DOCUMENT EXCERPT ->
The Gyeongui–Jungang Line is a commuter rail service of the Seoul Metropolitan Subway system, operating on trackage from the Gyeongui Line (opened on July 1, 2009) and the Jungang Line (opened on December 16, 2005).

Frequent service is provided between Munsan and Yongmun by 8-car trains, with 6 trains weekdays and 5 on weekends running one station east of Yongmun to Jipyeong. However, some services (run by 4-car trains) split for Seoul Station east of Gajwa. Additionally, many trains terminate at various locations on the line such as Ilsan, Neunggok, Daegok, Yongsan, Cheongnyangni, Deokso, and Paldang.

Trains travel along the Gyeongui (Munsan-Seoul Station/Gajwa), Yongsan (Gajwa-Yongsan), Gyeongwon (Yongsan-Hoegi), and Jungang (Hoegi-Jipyeong) lines.

The line runs on the left-hand side of the track, like all other Korail-run Seoul Metropolitan Subway lines. 

Travel time is approximately 3 hours all the way and many express services cut the time to 2h 15 min

The color shown on the map is jade.

History 

2005:
December 16: The Jungang Line section is officially opened from Yongsan to Deokso as the Yongsan-Deokso Line.

2007:
December 27: The Jungang Line section is extended eastward from Deokso to Paldang. The Yongsan-Deokso Line is renamed to the Jungang Line.

2008:
December 29: The Jungang Line section is extended eastward from Paldang to Guksu. 

2009:
July 1: The Gyeongui Line section is officially opened from Munsan to Digital Media City as the Gyeongui Line, with a spur line to Seoul Station.
December 23: The Jungang Line section is extended eastward from Guksu to Yongmun. Sinwon station is opened as an in-fill station on the Jungang Line section.

2010:
December 21: Sangbong station and Obin station open as in-fill stations on the Jungang Line section.

2012:
December 15: The Gyeongui Line section's main line is extended eastward from Digital Media City to Gongdeok.

2014:
October 25: Gangmae station opens as an in-fill station on the Gyeongui Line section.
December 27: The Gyeongui Line section is extended eastward from Gongdeok to Yongsan, and the present Gyeongui-Jungang Line is formed after Gyeongui and Jungang lines are merged.

OBJECTIVE 1 ->
In the Gyeongui–Jungang Line text, what color represents the line on the map?
OBJECTIVE 2 ->
Count the lines in the listing that contain the string "furthest", treating case as significant, and give only the number.

THE RECORDS ->

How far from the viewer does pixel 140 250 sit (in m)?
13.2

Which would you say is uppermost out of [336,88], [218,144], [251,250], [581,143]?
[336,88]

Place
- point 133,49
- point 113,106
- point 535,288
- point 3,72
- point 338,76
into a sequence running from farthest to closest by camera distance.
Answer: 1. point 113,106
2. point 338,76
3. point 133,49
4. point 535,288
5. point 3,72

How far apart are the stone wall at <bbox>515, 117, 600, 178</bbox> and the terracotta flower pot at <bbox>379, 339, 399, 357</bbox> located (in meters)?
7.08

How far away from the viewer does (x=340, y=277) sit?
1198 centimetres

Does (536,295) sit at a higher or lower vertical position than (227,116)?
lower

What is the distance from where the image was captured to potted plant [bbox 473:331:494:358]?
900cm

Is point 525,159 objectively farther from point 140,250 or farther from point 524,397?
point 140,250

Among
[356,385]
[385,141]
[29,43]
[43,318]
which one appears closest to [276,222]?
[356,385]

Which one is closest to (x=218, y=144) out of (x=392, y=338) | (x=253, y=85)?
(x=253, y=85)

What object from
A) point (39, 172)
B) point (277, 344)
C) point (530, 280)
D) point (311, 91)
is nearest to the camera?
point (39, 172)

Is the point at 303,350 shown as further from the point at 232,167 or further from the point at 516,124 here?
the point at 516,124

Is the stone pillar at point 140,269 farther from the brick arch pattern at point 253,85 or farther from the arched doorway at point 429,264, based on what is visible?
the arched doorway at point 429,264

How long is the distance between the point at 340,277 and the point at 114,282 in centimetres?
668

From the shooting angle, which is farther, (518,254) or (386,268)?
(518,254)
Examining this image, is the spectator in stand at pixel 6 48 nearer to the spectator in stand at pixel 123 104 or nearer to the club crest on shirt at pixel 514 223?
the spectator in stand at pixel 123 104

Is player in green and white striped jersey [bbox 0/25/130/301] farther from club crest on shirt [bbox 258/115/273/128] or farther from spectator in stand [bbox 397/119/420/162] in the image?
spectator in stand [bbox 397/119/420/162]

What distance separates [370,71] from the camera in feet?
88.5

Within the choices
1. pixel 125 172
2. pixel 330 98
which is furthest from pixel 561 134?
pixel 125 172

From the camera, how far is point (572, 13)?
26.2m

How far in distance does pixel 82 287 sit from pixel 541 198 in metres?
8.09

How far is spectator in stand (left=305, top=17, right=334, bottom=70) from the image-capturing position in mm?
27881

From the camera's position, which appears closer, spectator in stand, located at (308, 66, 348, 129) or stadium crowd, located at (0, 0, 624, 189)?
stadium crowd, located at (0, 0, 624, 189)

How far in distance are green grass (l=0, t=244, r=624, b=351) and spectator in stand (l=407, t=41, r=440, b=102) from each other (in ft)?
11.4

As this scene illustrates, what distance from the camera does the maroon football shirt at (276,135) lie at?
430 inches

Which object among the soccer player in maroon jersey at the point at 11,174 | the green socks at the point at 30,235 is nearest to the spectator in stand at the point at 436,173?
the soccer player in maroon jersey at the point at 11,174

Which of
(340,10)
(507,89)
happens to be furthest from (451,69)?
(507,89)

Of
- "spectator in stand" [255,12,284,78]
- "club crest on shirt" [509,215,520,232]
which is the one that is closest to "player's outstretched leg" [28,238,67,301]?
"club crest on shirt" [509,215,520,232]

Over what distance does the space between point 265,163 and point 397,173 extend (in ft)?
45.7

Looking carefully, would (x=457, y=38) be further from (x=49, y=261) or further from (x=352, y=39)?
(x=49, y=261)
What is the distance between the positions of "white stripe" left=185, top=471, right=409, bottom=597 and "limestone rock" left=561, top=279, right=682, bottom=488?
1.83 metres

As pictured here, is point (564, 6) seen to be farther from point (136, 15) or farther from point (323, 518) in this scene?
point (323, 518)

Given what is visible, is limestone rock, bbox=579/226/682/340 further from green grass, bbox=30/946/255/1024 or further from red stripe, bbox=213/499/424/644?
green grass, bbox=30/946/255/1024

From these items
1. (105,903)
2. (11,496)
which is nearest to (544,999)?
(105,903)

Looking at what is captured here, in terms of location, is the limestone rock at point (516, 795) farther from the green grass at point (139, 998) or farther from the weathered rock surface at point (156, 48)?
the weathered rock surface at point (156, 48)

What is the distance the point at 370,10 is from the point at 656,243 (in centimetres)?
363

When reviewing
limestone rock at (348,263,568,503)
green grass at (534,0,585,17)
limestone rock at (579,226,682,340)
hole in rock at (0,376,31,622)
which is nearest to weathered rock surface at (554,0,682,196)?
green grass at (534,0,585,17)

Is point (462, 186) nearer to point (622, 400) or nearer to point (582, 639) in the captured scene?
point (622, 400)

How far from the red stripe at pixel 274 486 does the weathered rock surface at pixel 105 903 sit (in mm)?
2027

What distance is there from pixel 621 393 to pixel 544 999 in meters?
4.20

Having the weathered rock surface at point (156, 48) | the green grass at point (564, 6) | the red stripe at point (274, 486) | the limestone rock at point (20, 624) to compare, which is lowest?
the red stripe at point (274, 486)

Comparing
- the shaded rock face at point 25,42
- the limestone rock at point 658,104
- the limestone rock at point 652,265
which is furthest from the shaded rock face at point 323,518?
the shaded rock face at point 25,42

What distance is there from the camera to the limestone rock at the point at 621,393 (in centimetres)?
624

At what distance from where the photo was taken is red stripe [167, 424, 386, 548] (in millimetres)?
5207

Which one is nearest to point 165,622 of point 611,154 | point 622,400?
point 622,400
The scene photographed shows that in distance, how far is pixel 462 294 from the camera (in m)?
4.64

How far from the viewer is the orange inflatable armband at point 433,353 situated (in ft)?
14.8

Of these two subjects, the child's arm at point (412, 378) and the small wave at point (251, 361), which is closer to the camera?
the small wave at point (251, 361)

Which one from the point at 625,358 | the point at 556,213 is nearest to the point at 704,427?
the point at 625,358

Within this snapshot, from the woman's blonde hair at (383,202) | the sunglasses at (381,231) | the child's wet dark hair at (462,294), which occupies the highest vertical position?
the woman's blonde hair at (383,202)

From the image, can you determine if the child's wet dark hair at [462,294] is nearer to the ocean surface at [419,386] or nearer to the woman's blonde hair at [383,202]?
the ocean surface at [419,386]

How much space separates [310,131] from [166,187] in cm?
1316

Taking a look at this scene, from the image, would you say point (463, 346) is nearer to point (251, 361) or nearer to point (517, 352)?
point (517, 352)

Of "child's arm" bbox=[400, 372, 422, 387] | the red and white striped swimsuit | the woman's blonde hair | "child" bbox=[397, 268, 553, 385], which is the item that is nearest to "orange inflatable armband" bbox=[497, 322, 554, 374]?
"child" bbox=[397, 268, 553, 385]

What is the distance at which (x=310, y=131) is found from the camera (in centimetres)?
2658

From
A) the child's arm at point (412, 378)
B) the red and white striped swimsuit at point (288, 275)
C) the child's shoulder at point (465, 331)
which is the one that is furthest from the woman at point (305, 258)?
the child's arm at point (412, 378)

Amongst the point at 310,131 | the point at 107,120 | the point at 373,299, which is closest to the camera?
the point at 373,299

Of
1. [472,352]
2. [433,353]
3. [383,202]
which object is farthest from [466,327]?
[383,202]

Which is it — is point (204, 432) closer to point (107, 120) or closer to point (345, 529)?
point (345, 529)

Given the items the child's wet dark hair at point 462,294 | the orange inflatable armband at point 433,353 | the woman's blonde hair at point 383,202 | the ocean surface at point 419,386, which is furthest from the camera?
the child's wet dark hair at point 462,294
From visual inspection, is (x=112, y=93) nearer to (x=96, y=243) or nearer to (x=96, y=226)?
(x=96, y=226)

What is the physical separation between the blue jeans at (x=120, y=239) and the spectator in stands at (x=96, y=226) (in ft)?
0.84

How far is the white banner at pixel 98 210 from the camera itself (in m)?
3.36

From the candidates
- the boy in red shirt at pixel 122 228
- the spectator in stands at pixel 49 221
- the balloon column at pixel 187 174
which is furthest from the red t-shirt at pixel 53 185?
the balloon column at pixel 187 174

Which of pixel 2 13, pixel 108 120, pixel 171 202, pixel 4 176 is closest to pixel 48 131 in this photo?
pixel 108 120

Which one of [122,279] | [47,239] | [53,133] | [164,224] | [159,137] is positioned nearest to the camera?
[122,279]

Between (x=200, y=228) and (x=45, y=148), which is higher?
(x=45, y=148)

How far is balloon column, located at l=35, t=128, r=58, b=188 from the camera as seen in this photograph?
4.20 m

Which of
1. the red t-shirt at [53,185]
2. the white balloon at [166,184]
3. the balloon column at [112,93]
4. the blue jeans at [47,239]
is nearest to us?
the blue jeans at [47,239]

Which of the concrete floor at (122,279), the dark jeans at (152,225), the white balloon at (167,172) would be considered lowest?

COMPLETE ANSWER 1 ->
Jade.

COMPLETE ANSWER 2 ->
6